→ STATED EXERCISE
Render the stretch from the line containing "From this scene, positionally, is" through the end of the rows as a Markdown table with the columns Number and Line, skipping blank lines. Leave the pictures out of the answer.

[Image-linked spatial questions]
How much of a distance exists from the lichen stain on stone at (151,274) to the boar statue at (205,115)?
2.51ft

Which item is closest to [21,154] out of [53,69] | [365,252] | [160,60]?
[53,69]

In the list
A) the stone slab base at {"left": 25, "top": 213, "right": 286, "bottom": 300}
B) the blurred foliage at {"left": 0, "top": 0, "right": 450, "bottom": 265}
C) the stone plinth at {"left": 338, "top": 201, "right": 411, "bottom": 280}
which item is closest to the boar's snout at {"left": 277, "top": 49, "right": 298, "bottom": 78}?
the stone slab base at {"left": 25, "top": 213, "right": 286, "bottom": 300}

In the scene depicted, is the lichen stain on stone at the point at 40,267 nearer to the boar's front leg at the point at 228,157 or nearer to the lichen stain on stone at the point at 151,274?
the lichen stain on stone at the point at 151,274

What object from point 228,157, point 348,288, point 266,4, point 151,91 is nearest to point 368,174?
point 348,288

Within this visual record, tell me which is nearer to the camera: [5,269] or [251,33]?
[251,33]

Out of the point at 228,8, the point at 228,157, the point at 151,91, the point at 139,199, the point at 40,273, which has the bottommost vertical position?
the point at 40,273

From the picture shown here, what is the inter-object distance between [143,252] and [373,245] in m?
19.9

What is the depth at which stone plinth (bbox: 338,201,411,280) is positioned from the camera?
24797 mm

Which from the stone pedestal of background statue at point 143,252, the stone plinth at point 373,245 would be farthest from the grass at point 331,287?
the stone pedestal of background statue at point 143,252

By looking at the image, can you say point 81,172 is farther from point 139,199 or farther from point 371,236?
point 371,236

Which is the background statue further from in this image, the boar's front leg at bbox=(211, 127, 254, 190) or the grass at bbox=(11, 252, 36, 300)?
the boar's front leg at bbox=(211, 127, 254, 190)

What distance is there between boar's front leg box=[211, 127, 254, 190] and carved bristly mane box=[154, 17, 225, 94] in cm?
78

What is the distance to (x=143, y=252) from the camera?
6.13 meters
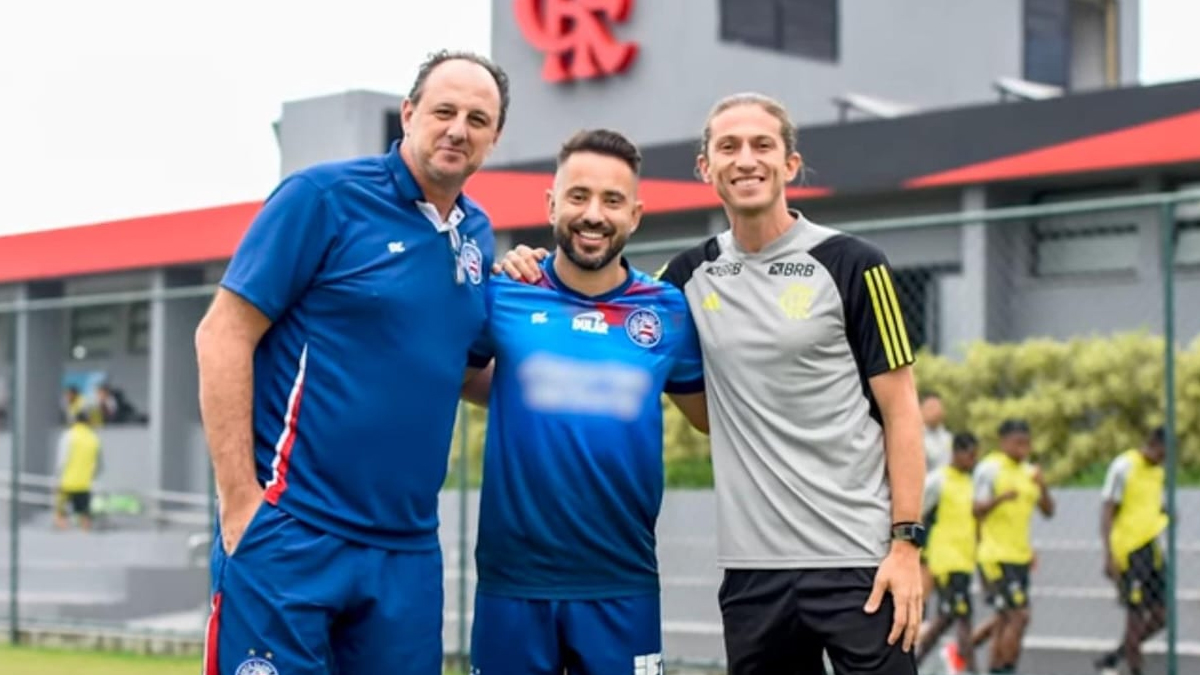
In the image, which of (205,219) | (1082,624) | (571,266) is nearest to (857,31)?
Result: (205,219)

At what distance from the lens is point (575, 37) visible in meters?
25.0

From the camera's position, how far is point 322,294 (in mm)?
4348

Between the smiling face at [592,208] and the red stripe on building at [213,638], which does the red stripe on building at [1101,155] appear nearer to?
the smiling face at [592,208]

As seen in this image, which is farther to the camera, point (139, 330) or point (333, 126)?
point (139, 330)

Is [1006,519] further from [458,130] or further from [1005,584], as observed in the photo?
[458,130]

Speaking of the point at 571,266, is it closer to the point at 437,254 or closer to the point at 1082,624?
the point at 437,254

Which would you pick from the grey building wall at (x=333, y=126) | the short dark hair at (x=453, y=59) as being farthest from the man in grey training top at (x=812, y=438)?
the grey building wall at (x=333, y=126)

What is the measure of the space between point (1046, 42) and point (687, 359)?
25063 mm

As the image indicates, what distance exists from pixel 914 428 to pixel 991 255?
1280cm

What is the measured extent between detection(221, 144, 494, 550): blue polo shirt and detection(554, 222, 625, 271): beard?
0.44 m

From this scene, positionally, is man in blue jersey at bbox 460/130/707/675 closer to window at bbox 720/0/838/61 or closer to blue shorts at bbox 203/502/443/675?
blue shorts at bbox 203/502/443/675

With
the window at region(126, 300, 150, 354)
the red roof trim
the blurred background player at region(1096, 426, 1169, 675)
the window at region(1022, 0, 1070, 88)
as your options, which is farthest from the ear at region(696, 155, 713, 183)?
the window at region(1022, 0, 1070, 88)

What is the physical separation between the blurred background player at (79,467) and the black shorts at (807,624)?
13807 millimetres

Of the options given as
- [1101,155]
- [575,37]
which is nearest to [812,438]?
[1101,155]
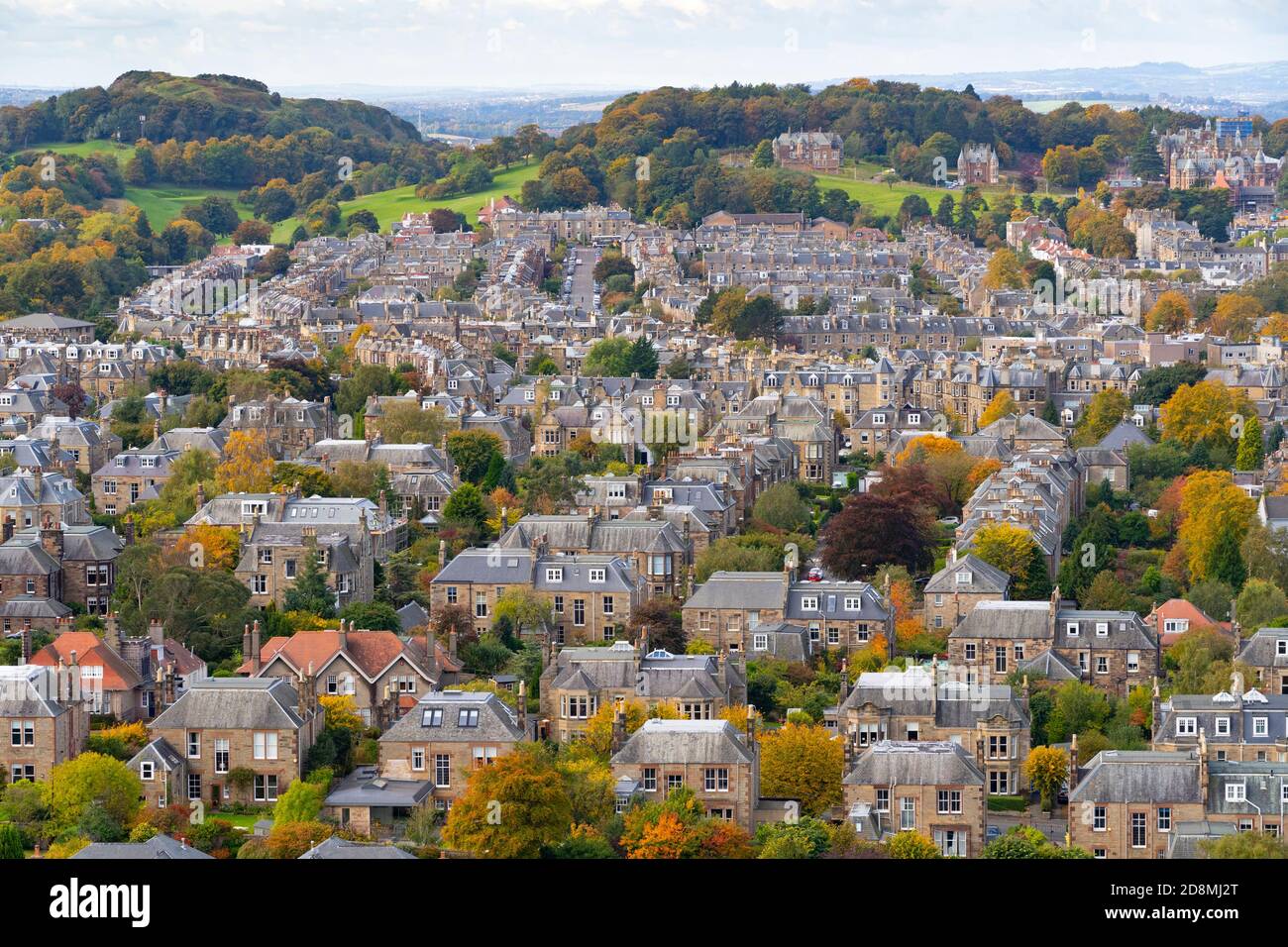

→ RESULT BELOW
| Number | Line |
|---|---|
| 1 | From this scene, positionally, is man in blue jersey at bbox 460/130/707/675 closer to window at bbox 720/0/838/61 or closer to blue shorts at bbox 203/502/443/675? |
| 2 | blue shorts at bbox 203/502/443/675 |
| 3 | With |
| 4 | the window at region(126, 300, 150, 354) |
| 5 | the red roof trim |
| 6 | the blurred background player at region(1096, 426, 1169, 675) |
| 7 | the window at region(1022, 0, 1070, 88) |
| 8 | as your options, which is farthest from the ear at region(696, 155, 713, 183)? |
| 9 | the window at region(1022, 0, 1070, 88) |
| 10 | What is the physical separation between the blurred background player at (79,467) and the black shorts at (807,624)? |
| 11 | 13807 millimetres |
| 12 | Of the options given as |
| 13 | - [1101,155] |
| 14 | - [575,37] |
| 15 | which is nearest to [812,438]? |
| 16 | [1101,155] |